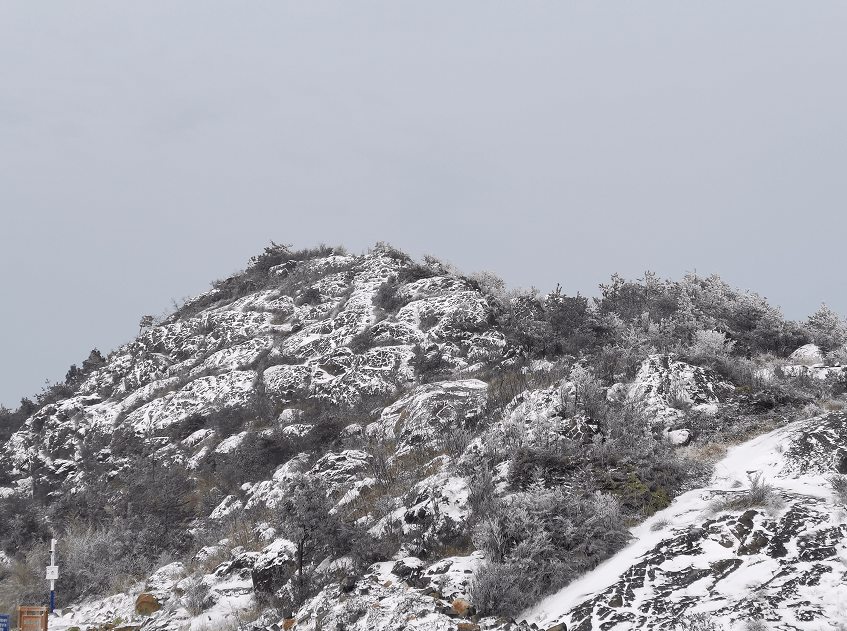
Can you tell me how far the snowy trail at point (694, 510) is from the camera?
7426mm

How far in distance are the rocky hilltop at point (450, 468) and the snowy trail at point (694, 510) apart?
0.06 meters

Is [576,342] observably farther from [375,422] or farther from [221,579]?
[221,579]

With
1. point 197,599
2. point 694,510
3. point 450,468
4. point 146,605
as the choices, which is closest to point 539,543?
point 694,510

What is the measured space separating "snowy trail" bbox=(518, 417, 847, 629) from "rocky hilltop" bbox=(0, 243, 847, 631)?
2.2 inches

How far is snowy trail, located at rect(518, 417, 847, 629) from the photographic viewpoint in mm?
7426

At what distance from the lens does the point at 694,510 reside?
8.74 m

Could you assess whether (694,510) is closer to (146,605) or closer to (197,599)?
(197,599)

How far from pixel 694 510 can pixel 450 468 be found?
16.2ft

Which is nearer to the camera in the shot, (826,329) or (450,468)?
(450,468)

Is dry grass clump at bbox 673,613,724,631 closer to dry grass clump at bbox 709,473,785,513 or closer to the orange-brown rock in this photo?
dry grass clump at bbox 709,473,785,513

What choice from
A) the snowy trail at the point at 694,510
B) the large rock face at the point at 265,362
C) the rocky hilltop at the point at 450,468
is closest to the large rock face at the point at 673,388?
the rocky hilltop at the point at 450,468

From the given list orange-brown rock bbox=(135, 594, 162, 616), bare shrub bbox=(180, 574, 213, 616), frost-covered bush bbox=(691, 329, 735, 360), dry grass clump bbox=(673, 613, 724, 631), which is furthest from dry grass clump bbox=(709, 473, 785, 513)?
orange-brown rock bbox=(135, 594, 162, 616)

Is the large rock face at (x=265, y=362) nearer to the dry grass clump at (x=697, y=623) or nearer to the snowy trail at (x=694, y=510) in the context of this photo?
the snowy trail at (x=694, y=510)

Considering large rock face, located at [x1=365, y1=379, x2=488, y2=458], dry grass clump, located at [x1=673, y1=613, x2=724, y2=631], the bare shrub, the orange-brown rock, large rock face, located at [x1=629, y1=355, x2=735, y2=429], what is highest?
dry grass clump, located at [x1=673, y1=613, x2=724, y2=631]
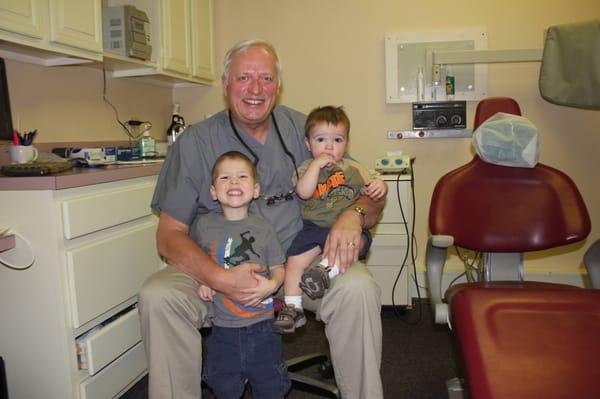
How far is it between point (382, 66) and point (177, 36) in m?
1.22

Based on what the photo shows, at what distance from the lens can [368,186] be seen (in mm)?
1660

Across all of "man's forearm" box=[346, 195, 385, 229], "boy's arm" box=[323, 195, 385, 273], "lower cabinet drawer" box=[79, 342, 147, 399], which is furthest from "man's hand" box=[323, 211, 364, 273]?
"lower cabinet drawer" box=[79, 342, 147, 399]

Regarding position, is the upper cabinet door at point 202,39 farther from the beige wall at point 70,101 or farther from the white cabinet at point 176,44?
the beige wall at point 70,101

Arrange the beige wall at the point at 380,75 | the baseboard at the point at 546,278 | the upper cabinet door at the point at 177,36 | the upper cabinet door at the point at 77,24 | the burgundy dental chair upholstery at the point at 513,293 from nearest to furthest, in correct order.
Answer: the burgundy dental chair upholstery at the point at 513,293 < the upper cabinet door at the point at 77,24 < the upper cabinet door at the point at 177,36 < the beige wall at the point at 380,75 < the baseboard at the point at 546,278

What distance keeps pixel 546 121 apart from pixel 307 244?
78.7 inches

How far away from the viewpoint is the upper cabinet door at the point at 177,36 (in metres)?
2.51

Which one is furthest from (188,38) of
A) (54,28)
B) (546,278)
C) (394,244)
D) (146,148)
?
(546,278)

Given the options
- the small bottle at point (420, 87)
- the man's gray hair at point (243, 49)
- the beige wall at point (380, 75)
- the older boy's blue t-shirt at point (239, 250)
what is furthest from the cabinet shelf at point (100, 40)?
the small bottle at point (420, 87)

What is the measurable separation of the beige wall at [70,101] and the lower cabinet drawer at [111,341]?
90 centimetres

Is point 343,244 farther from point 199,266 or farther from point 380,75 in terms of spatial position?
point 380,75

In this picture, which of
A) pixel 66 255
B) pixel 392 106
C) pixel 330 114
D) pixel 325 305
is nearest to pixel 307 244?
pixel 325 305

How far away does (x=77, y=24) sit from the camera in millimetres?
1861

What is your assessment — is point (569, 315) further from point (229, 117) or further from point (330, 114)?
point (229, 117)

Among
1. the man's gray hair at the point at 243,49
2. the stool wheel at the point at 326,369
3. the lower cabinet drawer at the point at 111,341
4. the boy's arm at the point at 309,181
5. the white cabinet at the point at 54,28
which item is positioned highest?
the white cabinet at the point at 54,28
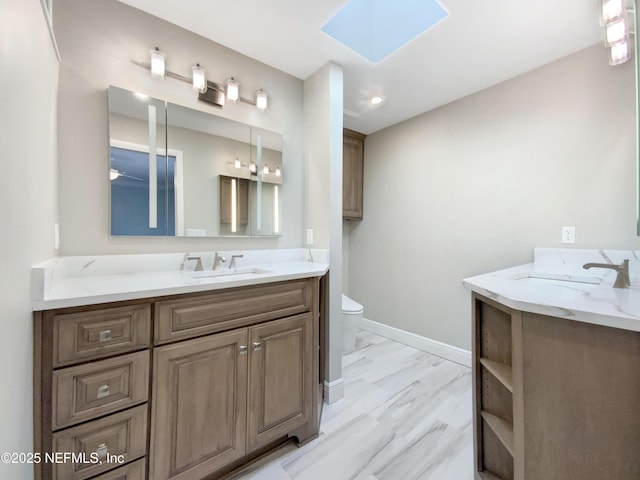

● **WHAT IS NEEDED**
Copy every row above word for word, leaving out the pictures.

● **CORRECT ANSWER**
Can you tell me how far the snowy trail at point (694, 510) is from the camera?
7426mm

How far in distance are the rocky hilltop at point (450, 468) and the snowy trail at point (694, 510) apart?
0.06 meters

Is [576,342] observably farther from [375,422] or farther from [221,579]?
[221,579]

With
1. point 197,599
2. point 694,510
3. point 450,468
4. point 146,605
as the choices, which is closest to point 539,543?
point 694,510

What is the measured space separating "snowy trail" bbox=(518, 417, 847, 629) from "rocky hilltop" bbox=(0, 243, 847, 631)?
2.2 inches

How far is snowy trail, located at rect(518, 417, 847, 629) from the photographic viewpoint in mm?
7426

At what distance from the lens does the point at 694,510 reside?
8.74 m

Could you assess whether (694,510) is closer to (146,605) or closer to (197,599)?
(197,599)

How far from pixel 694 510 can pixel 450 468 be found?
16.2ft

Which is nearer to the camera in the shot, (826,329) or (450,468)?
(450,468)

Is dry grass clump at bbox 673,613,724,631 closer to dry grass clump at bbox 709,473,785,513 or closer to the orange-brown rock in this photo?
dry grass clump at bbox 709,473,785,513

What choice from
A) the snowy trail at the point at 694,510
B) the large rock face at the point at 265,362
C) the rocky hilltop at the point at 450,468
is closest to the large rock face at the point at 673,388?
the rocky hilltop at the point at 450,468

From the given list orange-brown rock bbox=(135, 594, 162, 616), bare shrub bbox=(180, 574, 213, 616), frost-covered bush bbox=(691, 329, 735, 360), dry grass clump bbox=(673, 613, 724, 631), which is furthest from dry grass clump bbox=(709, 473, 785, 513)?
orange-brown rock bbox=(135, 594, 162, 616)

Is the large rock face at (x=265, y=362) nearer to the dry grass clump at (x=697, y=623) or nearer to the snowy trail at (x=694, y=510) in the context of this photo?
the snowy trail at (x=694, y=510)

Considering large rock face, located at [x1=365, y1=379, x2=488, y2=458], dry grass clump, located at [x1=673, y1=613, x2=724, y2=631], the bare shrub, the orange-brown rock, large rock face, located at [x1=629, y1=355, x2=735, y2=429], what is highest?
dry grass clump, located at [x1=673, y1=613, x2=724, y2=631]
How far is it between point (382, 66) and point (177, 36) in m?
1.22

Based on what the photo shows, at what distance from the lens can [368,186] be seen (in mm)?
1660

Across all of "man's forearm" box=[346, 195, 385, 229], "boy's arm" box=[323, 195, 385, 273], "lower cabinet drawer" box=[79, 342, 147, 399], which is furthest from "man's hand" box=[323, 211, 364, 273]?
"lower cabinet drawer" box=[79, 342, 147, 399]

Regarding position, is the upper cabinet door at point 202,39 farther from the beige wall at point 70,101 or farther from the white cabinet at point 176,44?
the beige wall at point 70,101

Arrange the beige wall at the point at 380,75 | the baseboard at the point at 546,278 | the upper cabinet door at the point at 177,36 | the upper cabinet door at the point at 77,24 | the burgundy dental chair upholstery at the point at 513,293 from nearest to furthest, in correct order.
Answer: the burgundy dental chair upholstery at the point at 513,293 < the upper cabinet door at the point at 77,24 < the upper cabinet door at the point at 177,36 < the beige wall at the point at 380,75 < the baseboard at the point at 546,278

What distance keeps pixel 546 121 apart from pixel 307 244?
78.7 inches

How far away from the viewpoint is the upper cabinet door at the point at 177,36 (in metres)?
2.51

Which one is furthest from (188,38) of
A) (54,28)
B) (546,278)
C) (394,244)
D) (146,148)
?
(546,278)

Given the options
- the small bottle at point (420, 87)
- the man's gray hair at point (243, 49)
- the beige wall at point (380, 75)
- the older boy's blue t-shirt at point (239, 250)
what is furthest from the cabinet shelf at point (100, 40)?
the small bottle at point (420, 87)

What is the measurable separation of the beige wall at [70,101] and the lower cabinet drawer at [111,341]?
90 centimetres

Is point 343,244 farther from point 199,266 or farther from point 380,75 in terms of spatial position?
point 380,75

In this picture, which of
A) pixel 66 255
B) pixel 392 106
C) pixel 330 114
D) pixel 325 305
is nearest to pixel 307 244?
pixel 325 305

How far away does (x=77, y=24) sit from the camera in millimetres?
1861

What is your assessment — is point (569, 315) further from point (229, 117) or further from point (330, 114)?
point (229, 117)

Among
1. the man's gray hair at the point at 243,49
2. the stool wheel at the point at 326,369
3. the lower cabinet drawer at the point at 111,341
4. the boy's arm at the point at 309,181
5. the white cabinet at the point at 54,28
which item is positioned highest?
the white cabinet at the point at 54,28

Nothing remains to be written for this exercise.